**DOCUMENT TEXT:**
►
- Battle of Grodno (1708): Part of the Swedish invasion of Russia during the Great Northern War
| Date | 27 January 1708 (O.S.) 28 January 1708 (Swedish calendar) 7 February 1708 (N.S.) |
| Location | Grodno, Trakai Voivodeship, Grand Duchy of Lithuania, Polish–Lithuanian Commonwealth53°40′N 23°50′E﻿ / ﻿53.667°N 23.833°E |
| Result | Swedish victory |

Belligerents
- Swedish Empire: Tsardom of Russia

Commanders and leaders
- Charles XII: Peter I

Strength
- 800: 9,000

Casualties and losses
- 11 killed 43 wounded: 150 killed 50 captured

= Battle of Grodno (1708) =

Battle of the Great Northern War in 1708

The Battle of Grodno (1708) was the first battle of the Swedish invasion of Russia on 26 January 1708, during the Great Northern War. Grodno was a city of the Polish–Lithuanian Commonwealth at this time.

==Battle==

During the start of the Swedish invasion of Russia, Charles XII of Sweden was informed of Peter I's presence at the town of Grodno and immediately marched there with his vanguard of approx 800 men. While awaiting the rest of his army, Peter had 9,000 men for use in Grodno. 2,000 of these had been stationed near the bridge leading to the town. On his arrival, the Swedish king charged with his cavalry in a surprise to drive the Russians away.
◄
**INPUT DATA:**
►
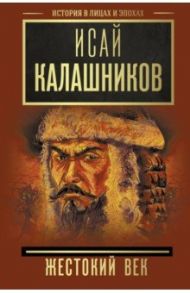 Жестокий век / Калашников Исай Калистратович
◄
**QUESTIONS TO ANSWER:**
a – In the Battle of Grodno article, how many of Peter's men were stationed near the bridge leading to the town?
b – Carry on the Battle of Grodno article from the point where it stops.

**ANSWERS TO THE TASKS:**
a – 2,000 men.

b –
After a short but fierce fight which had cost them some 100 killed and 50 captured, the Russians guarding the bridge retreated into the town. Shocked by the news of a sudden Swedish attack, Peter I, who was said to have been in danger of capture, ordered a retreat to Berezina with his army, leaving Grodno defenseless for Charles to enter only two hours later.

Thus, the Swedish king, with his smaller army, forced a much larger Russian force away from their advantageous position. However, while discovering the numbers of the Swedish vanguard, Peter I immediately ordered 3,000 of his troops back in an attempt to recapture the town and possibly the Swedish king himself. As night fell and the soldiers were sleeping, the Russians reached the gates of Grodno, but were halted by the 30 men guarding there. As fighting arose, Charles and his men were alerted and a new fight took place inside the town which forced the Russian army back, leaving being 56 killed; the Swedes lost 11 killed and 43 wounded.

==Bibliography==
- Tony Jaques (2007). "Dictionary of Battles and Sieges: F-O"
- Angus Konstam (1993). "Peter the Great's Army (1): Infantry"
- Nordberg, Jöran (1740). "Konung Carl den XII:tes historia, volume 1"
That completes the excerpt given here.